■ **Task prompt**
Display each line of the records below that includes the word "along".

Excerpts from a dataset:

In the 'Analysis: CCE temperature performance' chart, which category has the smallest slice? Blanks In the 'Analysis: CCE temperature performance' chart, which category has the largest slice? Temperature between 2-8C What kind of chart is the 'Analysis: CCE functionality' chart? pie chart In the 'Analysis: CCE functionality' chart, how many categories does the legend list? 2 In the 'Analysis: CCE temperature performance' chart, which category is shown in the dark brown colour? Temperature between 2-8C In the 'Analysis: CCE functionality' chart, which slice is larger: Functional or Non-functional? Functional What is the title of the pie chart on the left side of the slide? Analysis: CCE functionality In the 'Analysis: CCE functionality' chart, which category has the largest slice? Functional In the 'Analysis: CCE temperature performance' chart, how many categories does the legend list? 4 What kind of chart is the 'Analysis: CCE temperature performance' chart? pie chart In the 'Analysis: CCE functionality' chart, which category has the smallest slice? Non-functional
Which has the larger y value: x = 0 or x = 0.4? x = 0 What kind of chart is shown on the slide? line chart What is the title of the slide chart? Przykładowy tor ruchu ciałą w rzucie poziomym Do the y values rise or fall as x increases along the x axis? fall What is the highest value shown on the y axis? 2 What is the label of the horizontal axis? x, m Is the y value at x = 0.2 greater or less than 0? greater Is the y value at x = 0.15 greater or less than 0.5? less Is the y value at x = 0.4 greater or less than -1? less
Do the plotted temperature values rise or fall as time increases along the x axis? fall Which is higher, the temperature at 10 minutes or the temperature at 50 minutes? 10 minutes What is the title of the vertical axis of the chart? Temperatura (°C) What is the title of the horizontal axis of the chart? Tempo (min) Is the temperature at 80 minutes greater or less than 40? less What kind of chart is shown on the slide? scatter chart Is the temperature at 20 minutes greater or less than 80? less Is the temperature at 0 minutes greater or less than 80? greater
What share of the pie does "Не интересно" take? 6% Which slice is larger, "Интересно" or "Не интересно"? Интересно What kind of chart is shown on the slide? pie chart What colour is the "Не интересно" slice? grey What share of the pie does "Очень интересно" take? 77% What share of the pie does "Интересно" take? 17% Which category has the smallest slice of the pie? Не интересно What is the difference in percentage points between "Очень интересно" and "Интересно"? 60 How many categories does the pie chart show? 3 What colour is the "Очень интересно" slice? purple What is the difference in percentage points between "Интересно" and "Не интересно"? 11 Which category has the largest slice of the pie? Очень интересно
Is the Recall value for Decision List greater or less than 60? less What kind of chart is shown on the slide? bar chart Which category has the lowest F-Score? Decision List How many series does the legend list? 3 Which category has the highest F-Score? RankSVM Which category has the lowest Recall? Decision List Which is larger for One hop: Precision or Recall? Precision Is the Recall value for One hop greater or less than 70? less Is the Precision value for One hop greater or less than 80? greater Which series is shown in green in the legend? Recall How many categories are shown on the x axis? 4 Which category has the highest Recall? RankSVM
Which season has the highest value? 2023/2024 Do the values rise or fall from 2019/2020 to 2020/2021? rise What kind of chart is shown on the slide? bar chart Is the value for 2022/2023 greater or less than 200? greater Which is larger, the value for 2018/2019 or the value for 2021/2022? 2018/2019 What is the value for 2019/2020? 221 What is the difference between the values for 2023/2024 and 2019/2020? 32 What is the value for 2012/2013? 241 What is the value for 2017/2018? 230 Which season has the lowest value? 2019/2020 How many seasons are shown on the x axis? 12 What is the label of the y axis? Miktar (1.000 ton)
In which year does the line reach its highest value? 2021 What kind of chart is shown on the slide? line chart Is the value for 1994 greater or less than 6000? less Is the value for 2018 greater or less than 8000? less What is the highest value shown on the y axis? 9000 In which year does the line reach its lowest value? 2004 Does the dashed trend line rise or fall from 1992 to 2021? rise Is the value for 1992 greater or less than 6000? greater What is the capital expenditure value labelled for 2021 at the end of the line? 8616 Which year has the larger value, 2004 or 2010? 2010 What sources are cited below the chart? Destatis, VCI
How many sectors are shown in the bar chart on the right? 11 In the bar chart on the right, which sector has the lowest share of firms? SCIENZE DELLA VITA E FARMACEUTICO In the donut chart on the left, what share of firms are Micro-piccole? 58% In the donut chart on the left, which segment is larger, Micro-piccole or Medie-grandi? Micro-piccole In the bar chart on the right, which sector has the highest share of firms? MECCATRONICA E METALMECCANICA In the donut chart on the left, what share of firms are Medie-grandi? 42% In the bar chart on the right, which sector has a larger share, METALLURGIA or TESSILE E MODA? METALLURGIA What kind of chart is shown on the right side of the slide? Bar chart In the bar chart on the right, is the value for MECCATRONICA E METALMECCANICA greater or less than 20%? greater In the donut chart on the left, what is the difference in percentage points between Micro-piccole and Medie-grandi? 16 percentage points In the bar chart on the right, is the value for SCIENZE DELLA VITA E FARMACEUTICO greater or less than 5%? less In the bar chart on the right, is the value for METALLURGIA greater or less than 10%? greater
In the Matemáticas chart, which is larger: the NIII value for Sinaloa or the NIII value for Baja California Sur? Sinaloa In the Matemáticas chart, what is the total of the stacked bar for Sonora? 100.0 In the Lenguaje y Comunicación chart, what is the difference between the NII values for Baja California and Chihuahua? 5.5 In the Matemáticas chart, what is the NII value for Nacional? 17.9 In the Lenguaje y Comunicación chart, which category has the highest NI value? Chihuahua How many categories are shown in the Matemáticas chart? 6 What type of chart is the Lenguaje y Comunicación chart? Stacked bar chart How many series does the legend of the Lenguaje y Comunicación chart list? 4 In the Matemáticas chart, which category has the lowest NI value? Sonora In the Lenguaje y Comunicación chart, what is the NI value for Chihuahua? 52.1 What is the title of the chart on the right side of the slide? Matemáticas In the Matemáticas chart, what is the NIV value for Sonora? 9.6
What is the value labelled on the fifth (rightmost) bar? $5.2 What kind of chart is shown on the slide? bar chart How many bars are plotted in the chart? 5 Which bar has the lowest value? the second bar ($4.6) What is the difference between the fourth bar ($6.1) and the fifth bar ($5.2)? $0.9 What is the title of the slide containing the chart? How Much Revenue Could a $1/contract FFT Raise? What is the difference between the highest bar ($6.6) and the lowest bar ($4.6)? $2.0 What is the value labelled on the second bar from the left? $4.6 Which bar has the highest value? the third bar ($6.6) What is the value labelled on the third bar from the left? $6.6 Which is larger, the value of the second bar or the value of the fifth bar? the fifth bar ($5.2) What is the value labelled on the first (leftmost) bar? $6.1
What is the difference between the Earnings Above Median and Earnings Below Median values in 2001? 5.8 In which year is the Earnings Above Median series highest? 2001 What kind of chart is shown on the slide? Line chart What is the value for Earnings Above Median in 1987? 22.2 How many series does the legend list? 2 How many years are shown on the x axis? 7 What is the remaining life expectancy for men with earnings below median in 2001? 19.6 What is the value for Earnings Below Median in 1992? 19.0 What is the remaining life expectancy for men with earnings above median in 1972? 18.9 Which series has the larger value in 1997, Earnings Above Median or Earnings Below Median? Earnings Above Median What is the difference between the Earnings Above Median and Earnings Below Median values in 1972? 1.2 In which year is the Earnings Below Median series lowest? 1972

■ **Response**
Which has the larger y value: x = 0 or x = 0.4? x = 0 What kind of chart is shown on the slide? line chart What is the title of the slide chart? Przykładowy tor ruchu ciałą w rzucie poziomym Do the y values rise or fall as x increases along the x axis? fall What is the highest value shown on the y axis? 2 What is the label of the horizontal axis? x, m Is the y value at x = 0.2 greater or less than 0? greater Is the y value at x = 0.15 greater or less than 0.5? less Is the y value at x = 0.4 greater or less than -1? less
Do the plotted temperature values rise or fall as time increases along the x axis? fall Which is higher, the temperature at 10 minutes or the temperature at 50 minutes? 10 minutes What is the title of the vertical axis of the chart? Temperatura (°C) What is the title of the horizontal axis of the chart? Tempo (min) Is the temperature at 80 minutes greater or less than 40? less What kind of chart is shown on the slide? scatter chart Is the temperature at 20 minutes greater or less than 80? less Is the temperature at 0 minutes greater or less than 80? greater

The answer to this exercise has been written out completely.